** Begin **
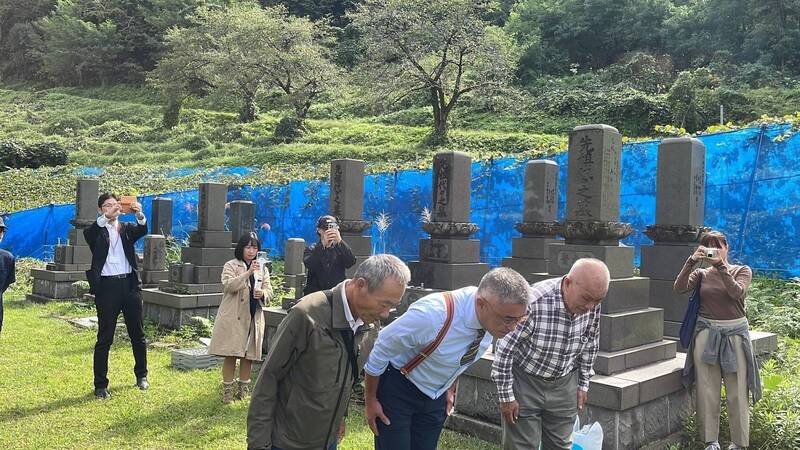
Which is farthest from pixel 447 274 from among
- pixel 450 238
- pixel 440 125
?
pixel 440 125

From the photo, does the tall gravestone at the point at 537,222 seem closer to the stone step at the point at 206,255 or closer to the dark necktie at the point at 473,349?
** End **
EXERCISE DIRECTIONS
Update the material by replacing each "closer to" with "nearer to" and leaving everything else unchanged. Leave the pictures out of your answer.

EXERCISE RESPONSE
Which is farthest from pixel 447 274 from among
- pixel 450 238
- pixel 440 125
?
pixel 440 125

From the photo, does the tall gravestone at the point at 537,222 seem nearer to the stone step at the point at 206,255 or nearer to the dark necktie at the point at 473,349?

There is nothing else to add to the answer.